Second, build your messages out of as few primitive field types as possible and make those primitive types as simple as possible to decode and encode. In my view, the simplest field types are fixed sized fields, then (fixed-size) length plus data, and then bringing up the rear are delimited fields (where there is some end marker that you have to scan for). If you create complex encoded field types, expect programmers to hate you.
(In general, creating a field type that can't be encoded with either
memcpy() or a printf-like formatter is probably a mistake.)

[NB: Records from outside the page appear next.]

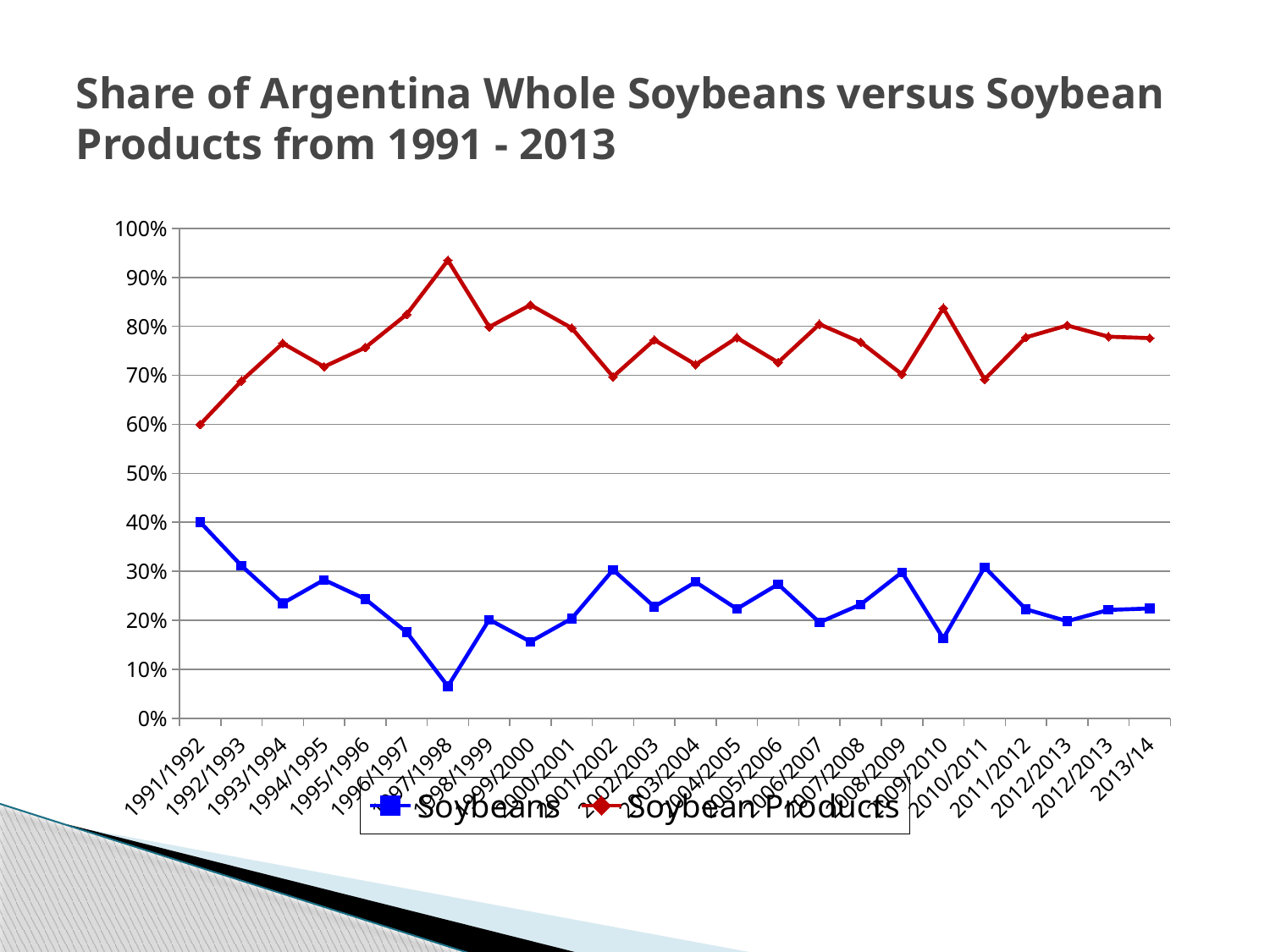
What are the two series named in the legend? Soybeans and Soybean Products In which season is the Soybeans series at its highest value? 1991/1992 In which season does the Soybeans series reach its lowest value? 1997/1998 How many series does the legend list? 2 Is the value for Soybean Products in 1997/1998 greater or less than 90%? greater In which season is the Soybean Products series at its lowest value? 1991/1992 Does the Soybeans series rise or fall from 1991/1992 to 1997/1998? fall In which season does the Soybean Products series reach its highest value? 1997/1998 What kind of chart is shown on the slide? line chart Which series has the larger value in 2009/2010, Soybeans or Soybean Products? Soybean Products What colour is the Soybean Products line? red Is the value for Soybeans in 1997/1998 greater or less than 10%? less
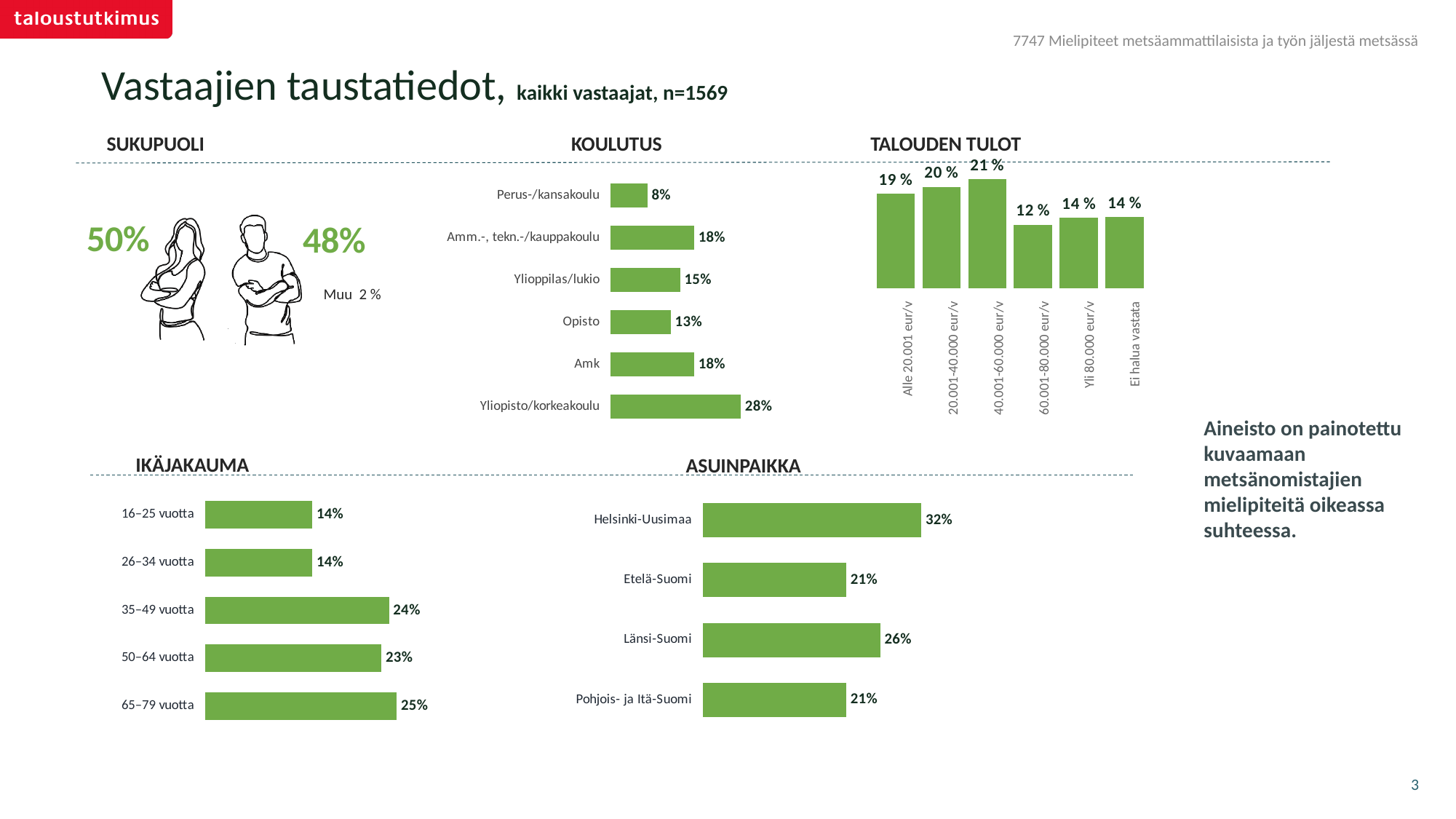
In the ASUINPAIKKA chart, which category has the highest value? Helsinki-Uusimaa In the TALOUDEN TULOT chart, which category has the highest value? 40.001-60.000 eur/v How many categories does the KOULUTUS chart show? 6 In the KOULUTUS chart, what is the value for Yliopisto/korkeakoulu? 28% In the ASUINPAIKKA chart, what is the difference between Helsinki-Uusimaa and Länsi-Suomi? 6% In the IKÄJAKAUMA chart, what is the value for 65–79 vuotta? 25% In the KOULUTUS chart, which category has the lowest value? Perus-/kansakoulu What kind of chart is the TALOUDEN TULOT chart? bar chart How many categories does the ASUINPAIKKA chart show? 4 In the IKÄJAKAUMA chart, which is larger, 35–49 vuotta or 50–64 vuotta? 35–49 vuotta In the TALOUDEN TULOT chart, what is the value for 60.001-80.000 eur/v? 12 % In the KOULUTUS chart, what is the difference between Yliopisto/korkeakoulu and Opisto? 15%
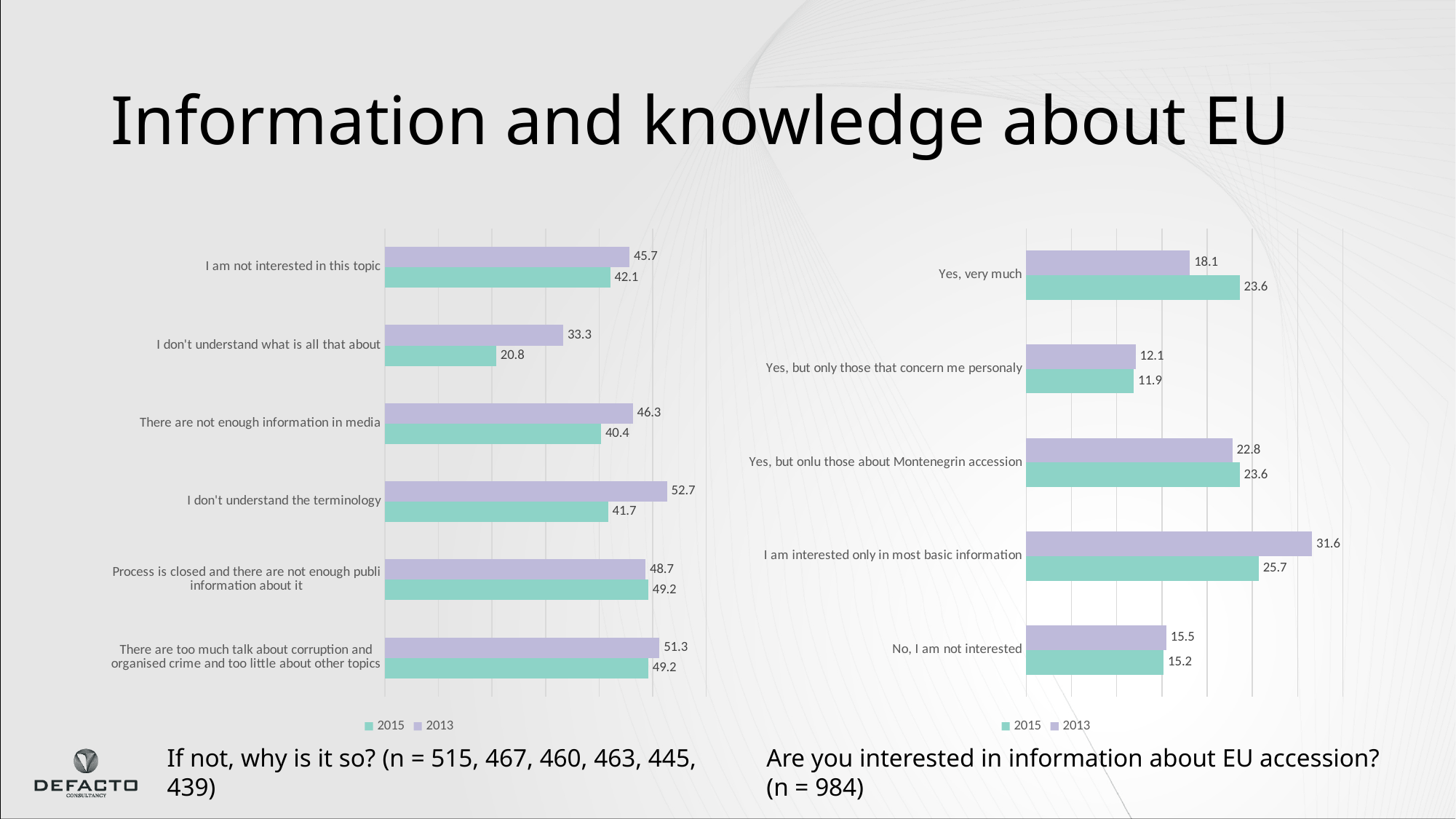
In the left chart (If not, why is it so?), which category has the lowest 2015 value? I don't understand what is all that about In the right chart (Are you interested in information about EU accession?), what is the 2015 value for "No, I am not interested"? 15.2 In the left chart (If not, why is it so?), what is the 2013 value for "I don't understand the terminology"? 52.7 How many series does the legend of the right chart (Are you interested in information about EU accession?) list? 2 In the right chart (Are you interested in information about EU accession?), which is larger for "Yes, very much": the 2013 value or the 2015 value? 2015 In the left chart (If not, why is it so?), how many categories are shown? 6 In the left chart (If not, why is it so?), what is the 2015 value for "I don't understand what is all that about"? 20.8 In the right chart (Are you interested in information about EU accession?), what is the difference between the 2013 and 2015 values for "I am interested only in most basic information"? 5.9 In the left chart (If not, why is it so?), which category has the highest 2013 value? I don't understand the terminology What type of chart is the left chart (If not, why is it so?)? Bar chart In the right chart (Are you interested in information about EU accession?), what is the 2013 value for "I am interested only in most basic information"? 31.6 In the left chart (If not, why is it so?), what is the difference between the 2013 and 2015 values for "There are not enough information in media"? 5.9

Finally, have only a single field that determines the rest of the message's format, and put this field at a fixed early point in the packet. In other words, you have a fixed set of structures (or messages) that are encoded into your binary protocol and then some marker of which message this is. Avoid variable format messages, where how you decode the message depends in part on the message contents; for example, a specification like 'if field A has value X, field B is omitted' creates a variable format message. Variable format messages require conditional encoding and decoding, which complicates everyone's life. By contrast a fixed format message can be decoded to a list of field values based only on knowing the field types and their order (and it can be encoded from such a list in the same way).
(If you have to have variable format messages, the closer you stick to this approach the better. Recursive sub-messages are one obvious approach.)
A simple protocol like this can be described in a way that enables quite simple and relatively annoyance free encoding and decoding in modern high level languages. But that's another entry, since this one is already long enough.